Big Bang Theory In Ruins
The most intellectually honest case for the war in Iraq was never about Saddam Hussein's alleged stockpiling of weapons of mass destruction. It was the Big Bang Theory.
Not to be confused with theories about the origins of the universe, the Middle East Big Bang idea was simple and seductive. Unlike other arguments for the war, it was based on some facts, though also on some wishful thinking. The point was that the Middle East was a mess. A nest of authoritarian regimes bred opposition movements rebelling against the conditions under which too many people lived and energized by a radical Islamist ideology. Some of them turned to terror. In this bog of failure, moderate Muslims were powerless. They were frequently jailed or killed.
The situation's hopelessness argued for a hard shove from the United States to create a new dynamic. Installing a democratic government in Iraq would force a new dawn. Newly empowered Muslim democrats would reform their societies, negotiate peace with Israel and get on with the business of building prosperous, middle-class societies.
It was a beautiful dream, and even when the administration was asserting things that turned out not to be true, it held the dream out there for all to contemplate.
Consider Vice President Cheney's address before the Veterans of Foreign Wars on Aug. 26, 2002, one of the earliest major public arguments the administration made for war. The lead of the news stories was Cheney's claim that there was "no doubt" that Saddam Hussein had weapons of mass destruction and was prepared to use them. "The risks of inaction are far greater than the risk of action," Cheney declared.

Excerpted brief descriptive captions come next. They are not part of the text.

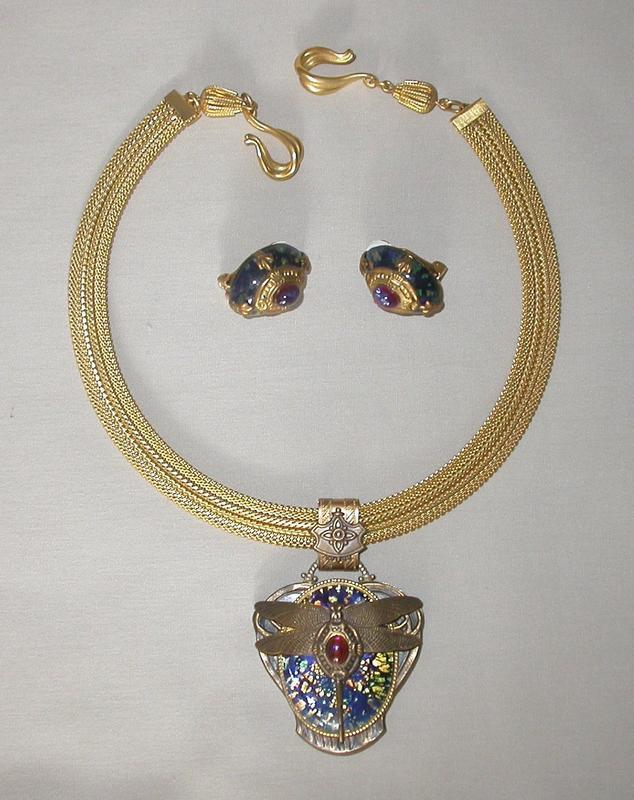 PATRICE MEXICAN OPAL NECKLACE AND EARRINGS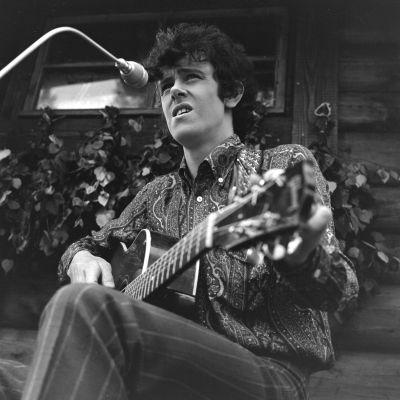 Donovan esiintyy Paimon motellin savusaunan edustalla Ohimennen-ohjelmassa.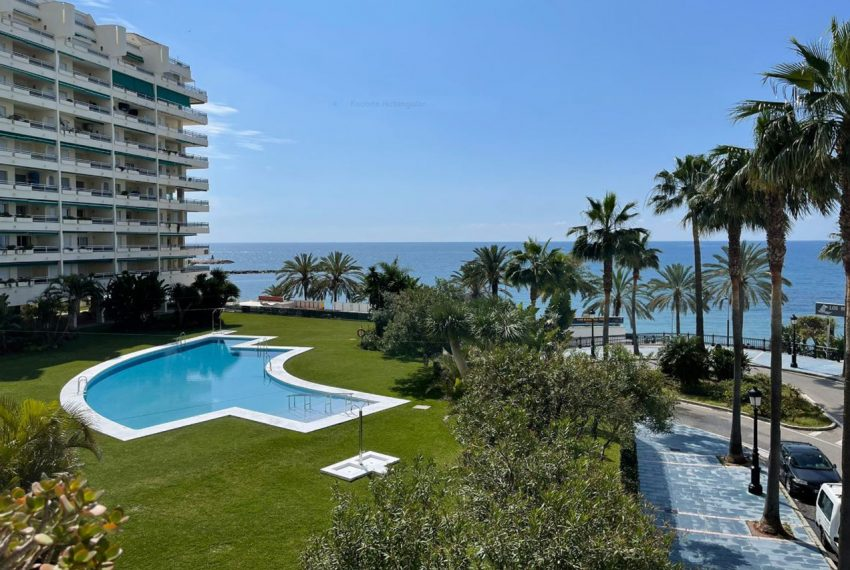 Ap223 Inmobiliaria Bobis Centro Marbella primera linea de playa piscina 1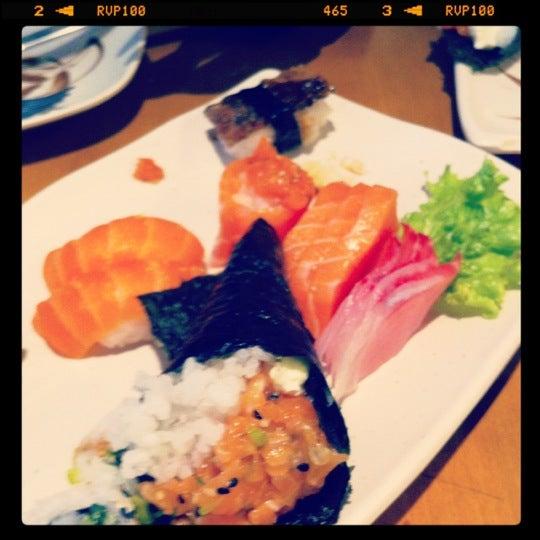 Foto tirada no(a) Sushi Koba por Alessandra em 7/13/2012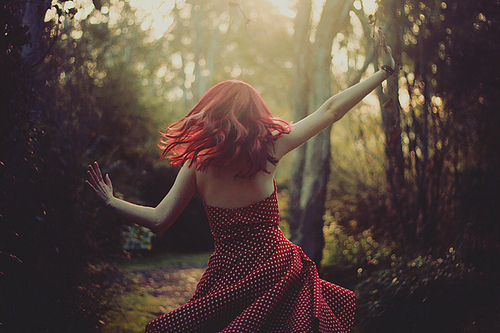 dancing-dress-girl-photography-polka-dots-red-hair-Favim.com-41170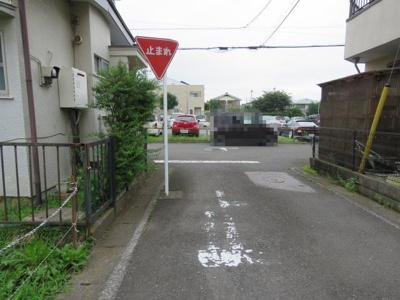【前面道路含む現地写真】鶴ヶ島市松ヶ丘売地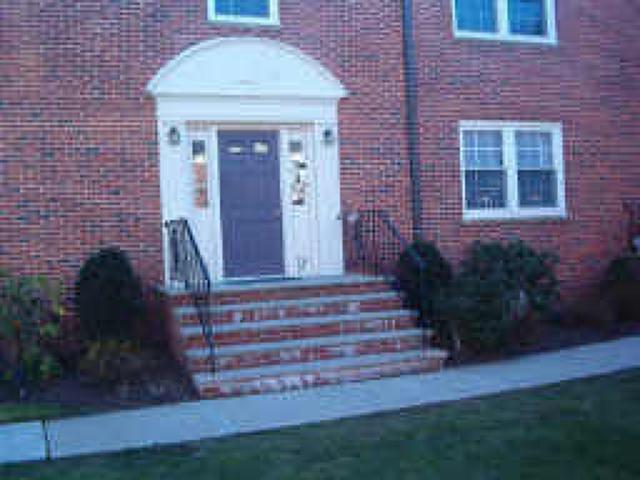 390 Morris Ave, Summit City, NJ 07901 (MLS #3410414) :: The Sue Adler Team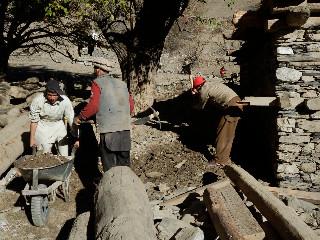 神殿前の土砂を取り除く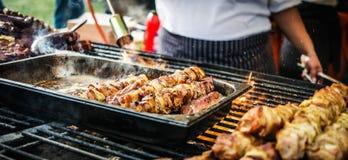 Варить мясо на огне стоковые изображения rf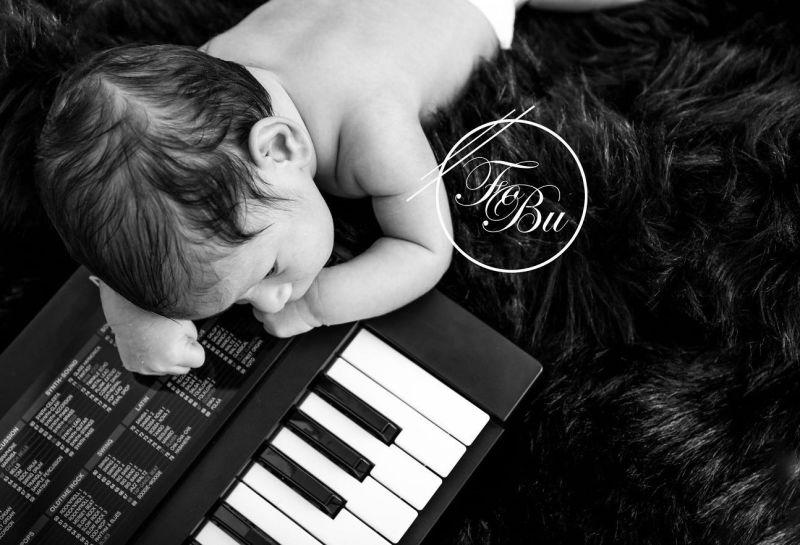 Baby mit Keyboard Baby in Körbchen Tütü Fotografie Weilheim Bissingen Wendlingen Ebersbach Plochingen Babyfotografie Neugeborene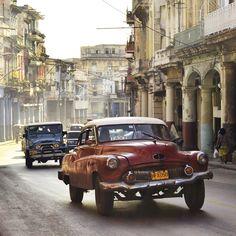 #Havana doorkruisen in een #oldtimer, hoe cool is dat? #cuba #travelsmartnl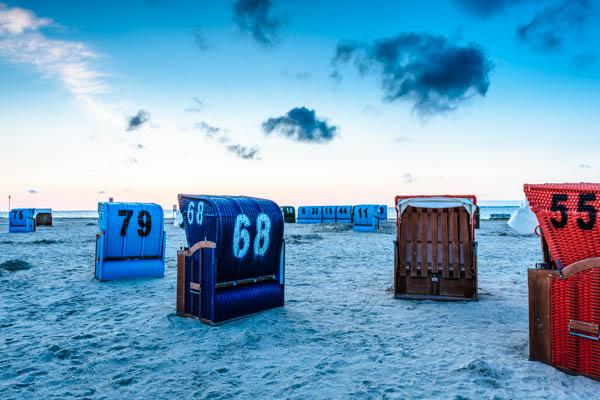 Strandkörbe am Strand von Neuharlingersiel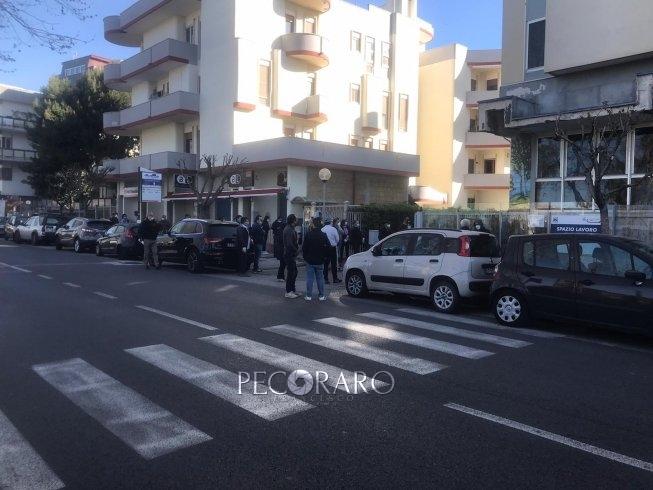 """Salerno, fila all'alba alla Camera di Commercio per la """"firma digitale"""" - aSalerno.it"""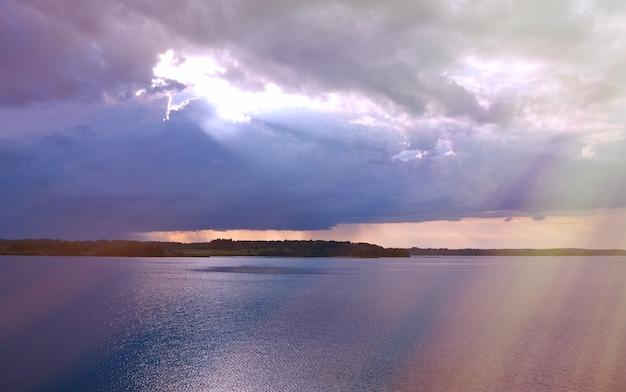Озеро кенозеро. вечерний шторм над водой. архангельская область, россия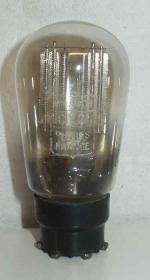 Miniwatt  Philips   Transcontinental  8 pins Poids : 29 grammes Hauteur : 8 cm Diamètre : 4.4 cm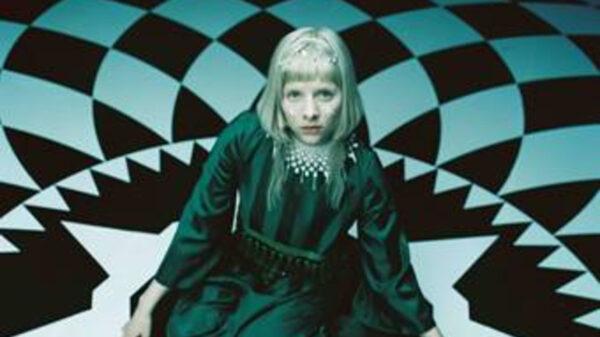 """Aurora retorna com tudo ao lançar o single """"Cure For Me"""""""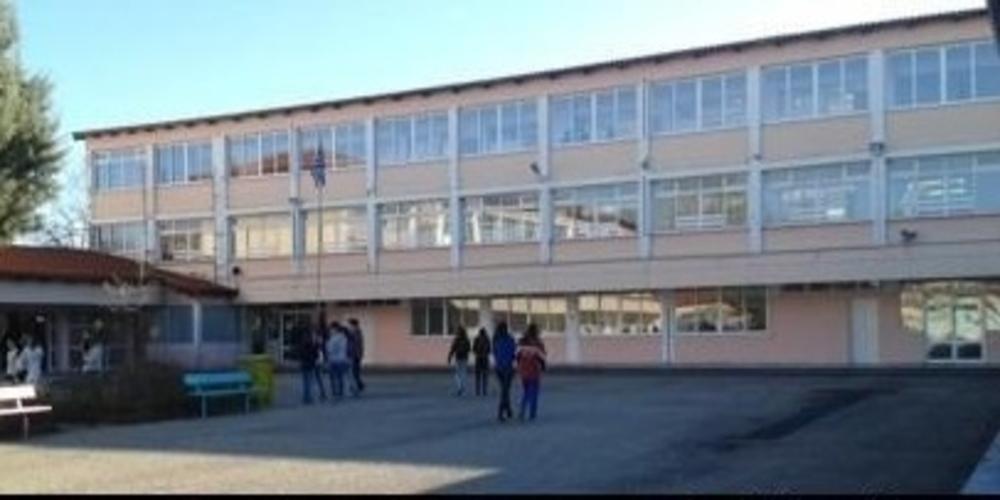 ΣΟΚ στο Σουφλί: Μαθητής που συμμετείχε στην κατάληψη του Λυκείου, έπεσε από την στέγη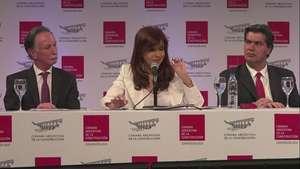 Kirchner regresa y promueve acuerdo con acreedores Video: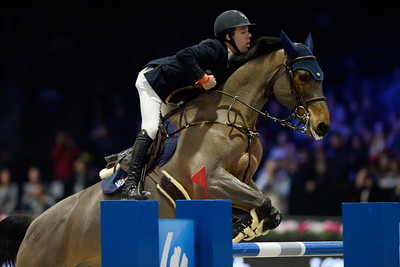 France, Villepinte : Maikel VAN DER VLEUTEN (NED) riding VDL Groep Arera C during the Longines Masters of Paris 2017, on December 2 , 2017, in Villepinte, France - Photo Christophe Bricot
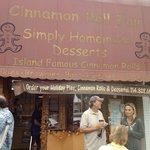 Foto de Cinnamon Roll Fair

But then there was the delightful promise of what American success in Iraq could achieve. "Extremists in the region would have to rethink their strategy of jihad," Cheney said. "Moderates throughout the region would take heart, and our ability to advance the Israeli-Palestinian peace process would be enhanced."
Today, with Israeli troops battling on their northern and southern borders, with Iran ignoring calls for negotiations on nuclear weapons, with Baghdad in flames and with many of Iraq's moderates living in fear, those Cheney sentences stand as the most telling indictment of the administration's failures.
If Israelis and Palestinians were closer to peace, if Iraqi democracy showed signs of stability -- these might justify a war fought in part on the basis of false premises.
But when the Big Bang happened, the wreckage left behind took the form of reduced American influence, American armed forces stretched to their limit and a Middle East more dangerously unstable than it was at the beginning of 2003. Whether one ascribes these troubles to the flawed implementation of the Big Bang Theory or to the theory itself, what matters now is how to limit and, if possible, undo some of the damage.
That is what the American debate should be about, but those in charge of Republican campaigns this year have another idea. They have hit upon the brilliant strategy of pushing any serious discussion of the failure of American foreign policy past Election Day. For the next 3 1/2 months, they want the choice before the voters to be binary: staying the course and being "tough," or breaking with President Bush's policy and being "soft." There are just two options on the ballot, they say: firmness or "cut and run."
If I were a Republican strategist, I'd probably do the same thing. But Democrats (and, yes, the media) risk playing into Republican hands if they fail to force a discussion of the administration's larger failures or let the debate focus narrowly on exactly what date we should set for getting out of Iraq.
The case for reducing our commitment to Iraq in the interest of other and larger foreign policy purposes -- has anyone noticed the growing mess in Afghanistan? -- is built on a compelling proposition: that the administration made a huge bet on Iraq and it lost. American voters can decide to keep the gamble going, to risk more lives and money, and hope that something turns up. Or they can decide that this gamble will never deliver the winnings that those who took it on our behalf promised.
By late November of this year, the United States will have been at war in Iraq for as long as we were involved in World War II. Under those circumstances, the burden of proof should not be on those who argue for changing what we're doing. It should be on those who set a failed policy in motion and keep promising, despite the evidence, that it will somehow pay off if only we "stay the course."